One question to ask when analyzing for recurring patterns is “how long patterns are we looking for?” . One could say that a musical pattern sometimes will repeat relatively quickly, say once every second. Other times we can have arbitrary long patterns (sometimes very long), but for practical purposes, lets assume a maximum length of somewhere around 10 seconds. Now, if we want to analyze for such long patterns (10 seconds), an inherent limitation of any technique used would imply that it takes at least so many seconds to give an answer to whether there is a repeating pattern of that duration. Analyzing for 1-second patterns, we can have an indication after 1 second, and we can be sure after 2 seconds. For a musically responsive analysis, we’d like as low latency as possible, and in any practical case a latency of 10 seconds or more is not particularly responsive. Still, if the analysis window is shorter, we will not be able to detect longer patterns. One common method in FFT is to use overlapping windows, meaning that we update our analysis several times (with new data) within the time span defined by one analysis window. This will give us updated data more frequently, but still the longer patterns will only partially be influencing the output until a full period has passed. To alleviate this, we used 3 analysis durations running in parallel layers (each with overlapping windows as previously described). The longest time span is set to 10 seconds, layered onto this is a time span of 5 seconds, and layered on top of this again a 2.5 second time span. The layers are mixed down using a weighted sum that give precedence to more recent data while retaining the larger time span context. The shortest time span layer will be updated twice as often as the medium time span layer, and this again is updated twice as often as the longest time span layer. When we have a new frame of the longer time span, we will also have a new frame of the short time span ,these are then weighted 2/3 and 1/3 respectively. At the next available frame for the shorter time span, we weigh the new frame 2/3, and the longer frame 1/3. This is combined similarly for all the 3 layers to form the final autocorrelation coefficients. These are shown as a graph in the GUI.

3-layer rhythm autocorrelation. The red line is the shortest FFT, Light blue is the medium, Green is the longest. Yellow line is the weighted sum.

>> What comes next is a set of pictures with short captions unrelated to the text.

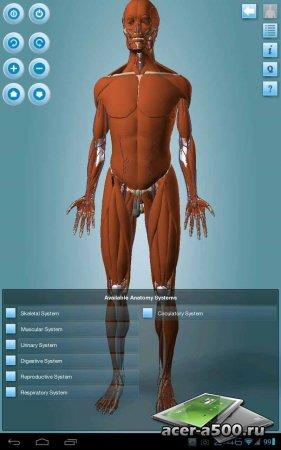 Anatomy 3D Pro - Anatronica (обновлено до версии 2.07)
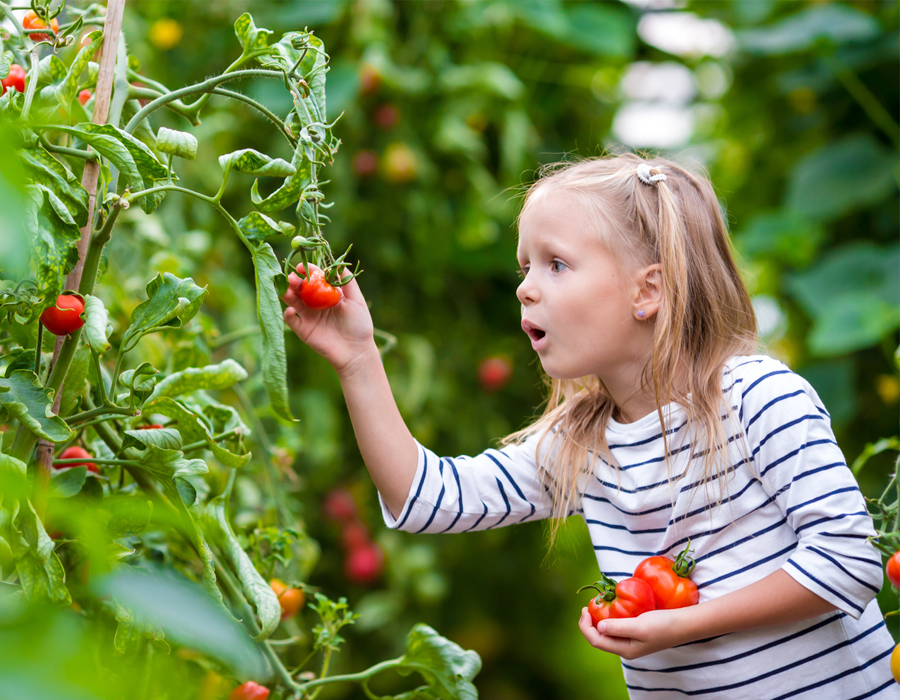 photo of a young girl picking tomatoes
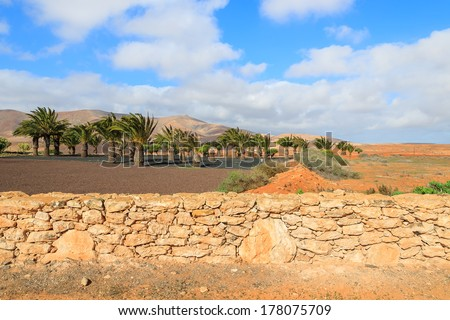 Palm trees countryside landscape of Antigua village, Fuerteventura, Canary Islands, Spain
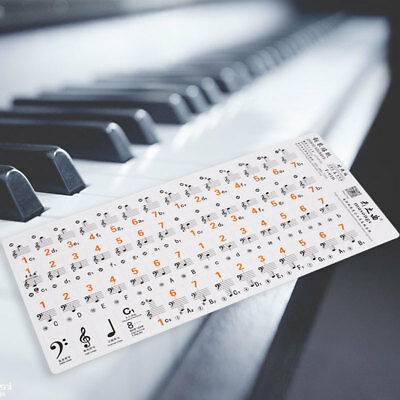 Line-Spectrum Piano Music Keyboard Sticker Label Guided Electronic-Organ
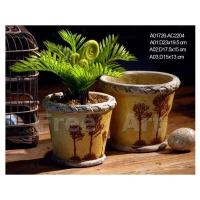 Buy cheap Flowerpot / Plant from Wholesalers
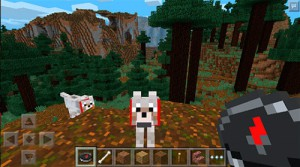 Minecraft_Pocket_Edition_04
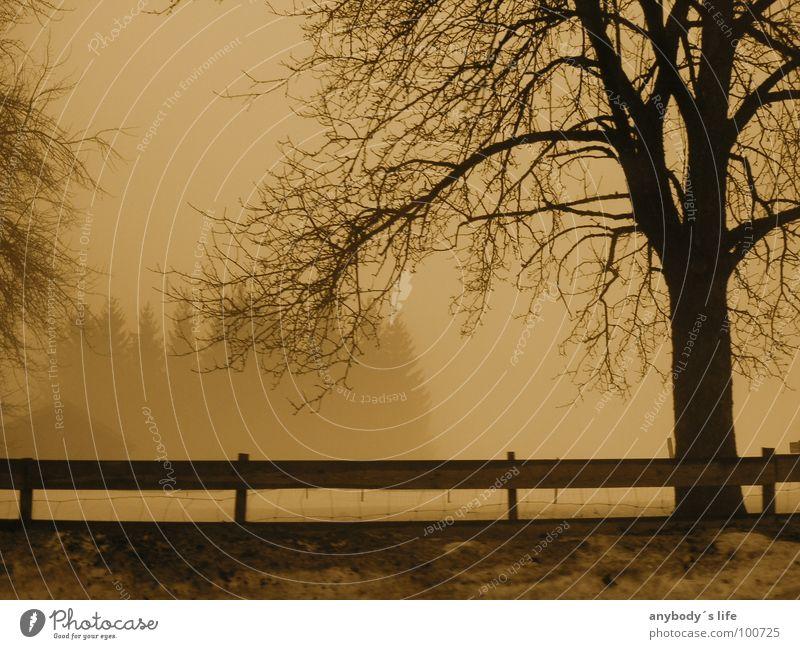 Zweisam Einsam Baum Winter Wald Zaun Nebel ruhig Denken Einsamkeit kalt Frustration Trauer Verzweiflung Schnee Ast Baumstamm
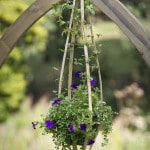 Zest Hanging Flower Bell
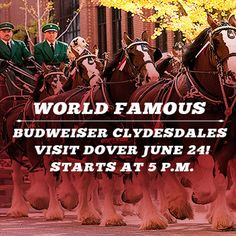View the list of current promotions we have available at Dover Downs Hotel & Casino in Delaware. Vegas Style, Clydesdale, World Famous, Promotion, Las Vegas, Last Vegas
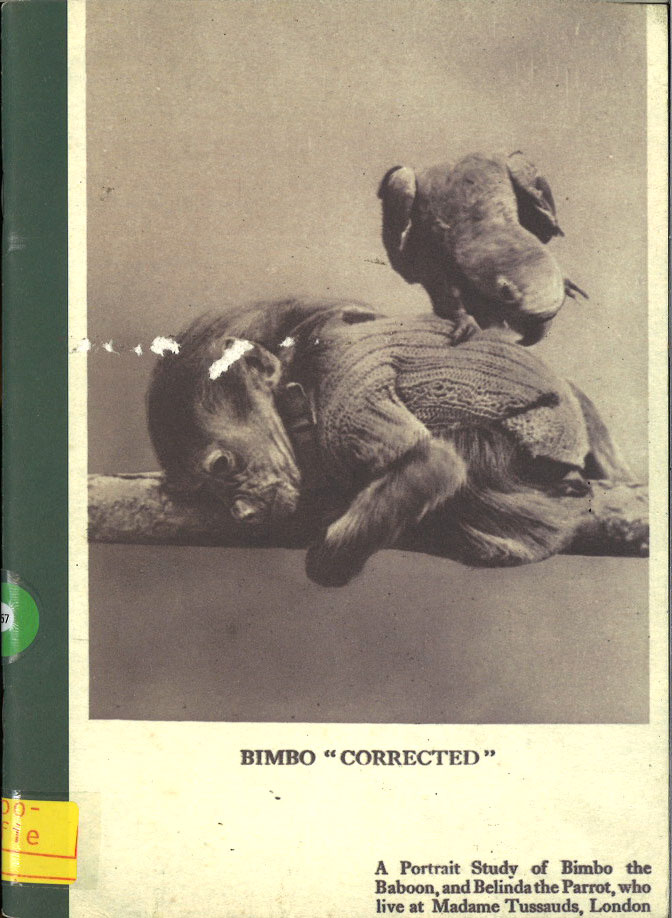 Bimbo'corrected'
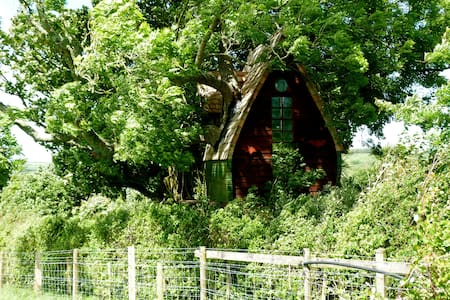 Tree Sparrow House, Cornwall. - Boomhut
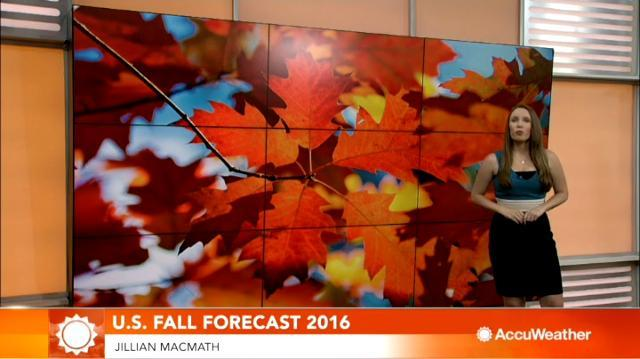 2016 US fall forecast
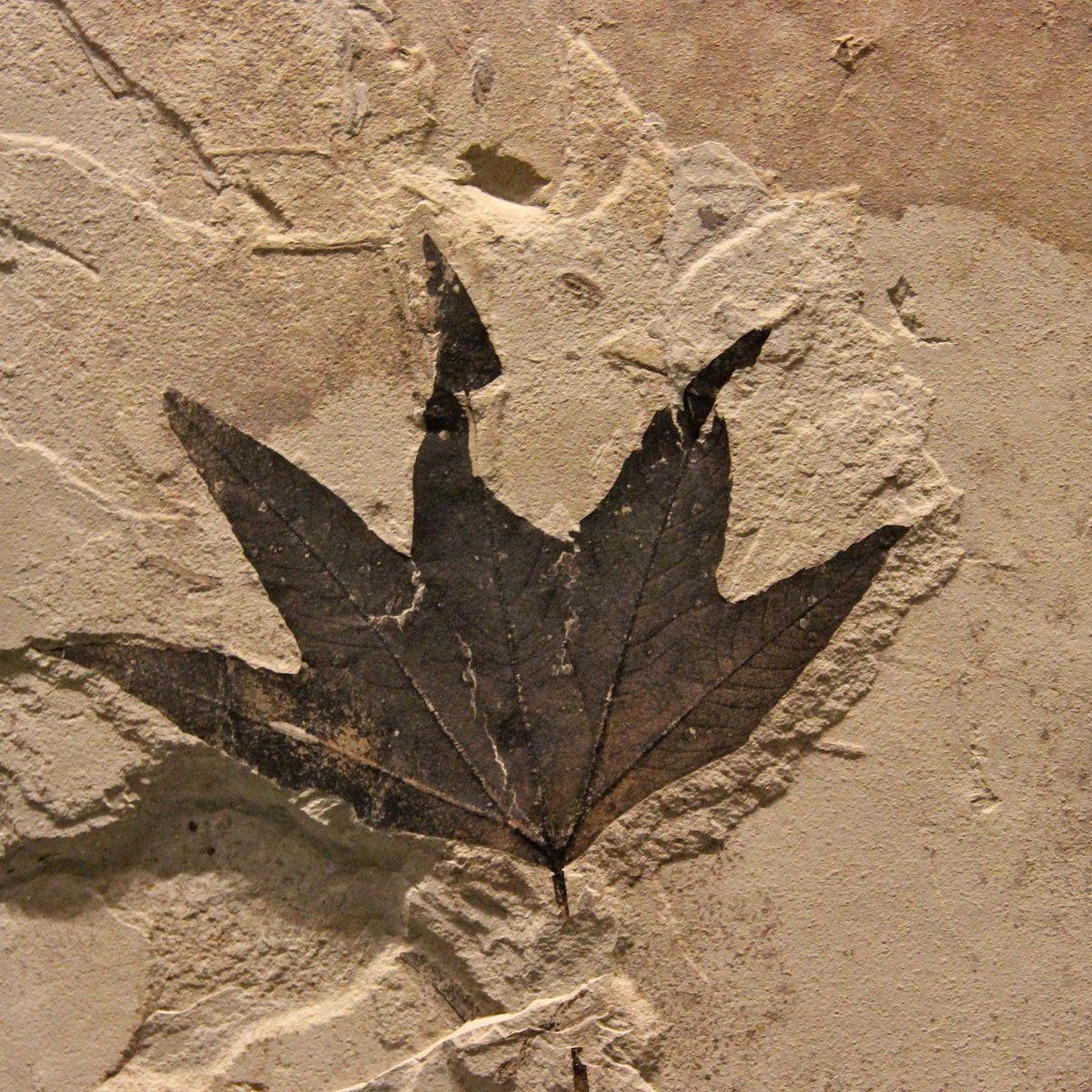 Macginitiea wyomingensis, an extinct sycamore - Green River Formation.
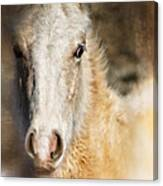 Taos Pony X Canvas Print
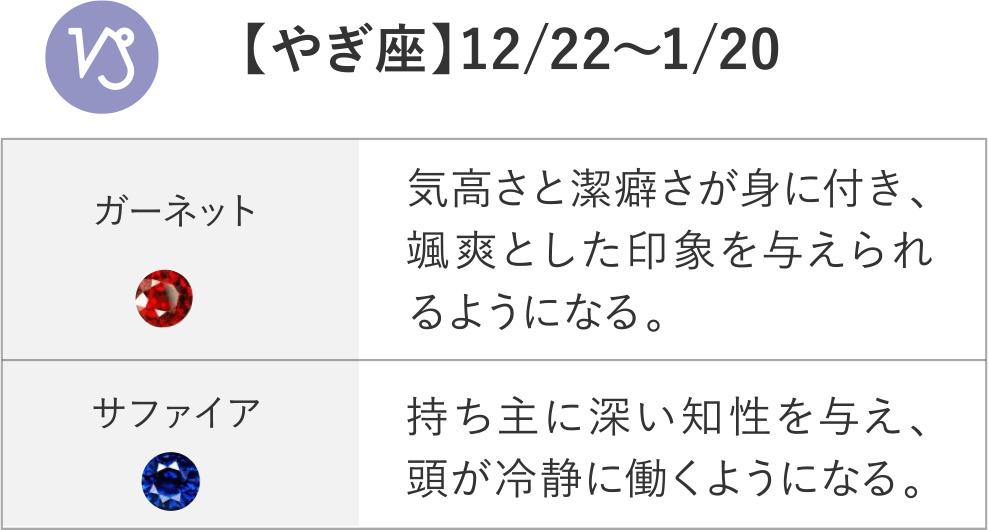 【やぎ座】12/22~1/20 ガーネット サファイア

This figures shows a steady rhythm played statically over the full duration of the longest FFT layer (10 seconds).
3 layer rhythm autocorrelation, as above. Here we see the recently played faster rhythms, with the long time span showing the static slower pulse. The combined correlation (yellow) has both features.

3 layer rhythm autocorrelation, as above. Showing a more randomly spaced non-repeating rhythm.
As above. Recently played steady fast rhythms after a period of randomly spaced non-repeating activity

Features under development

We have assumed that we could use the exact position of the peaks to detect the duration of repeated patterns . This is partly true, since fast rhythms (short repetition duration) give tightly spaced peaks, slow rhythms give sparsely spaced peaks. It seems so far, however, that the exact position and amplitude of each peak is not really stable enough to just use these values for that purpose. We use a peak picking algorithm to detect the highest peak, the second and third highest peak, and also the peak closest in time to the maximum peak and the first (earliest, leftmost) peak. In situations where the rhythm is quite static, these values correspond well to the repetition durations and the relative strength (in dynamics) of different repeating patterns. For most practical situations however, this specific application of the rhythmic autocorrelation does not really work that well (yet!). Another way of using these values could be to determine the degree to which the rhythmic events can be placed on a grid. We have termed this gridness . It is calculated by taking the maximum peak as the reference duration, then looking at the other detected peaks, and checking if we can find some relatively simple integer ratio between the max and each other peak. For example, if we have a max peak at 6 seconds, and then a second highest peak at 4 seconds, the ratio would be 3:2. In this case we construct a grid of 1/3 durations of the max peak across the whole time segment (1/3, 2/3, 3/3, 4/3, 5/3 … and so on as far as we can go), and see how many of all detected peaks correspond to grid locations. The process is repeated for each integer ratio found between the max peak and the lesser peaks. The grid with the maximum number of corresponding events wins, and is reported as the current rhythmic subdivision . The number of peaks that fall on this grid is divided by the number of detected events, resulting in the gridness value. If all detected events fall on grid locations, the gridness will be 1.0, if half of the events fall on the grid the gridness will be 0.5. The gridness measure does not currently work very well, due to the instability of the peaks as described above. This is an area of the analyzer where substantial refinement can take place. The resulting metrics (if working) however, seems intuitively to make sense; Measuring  periods of repetition, subdivisions of these, and the degree of consistence with the assumed grid of subdivisions.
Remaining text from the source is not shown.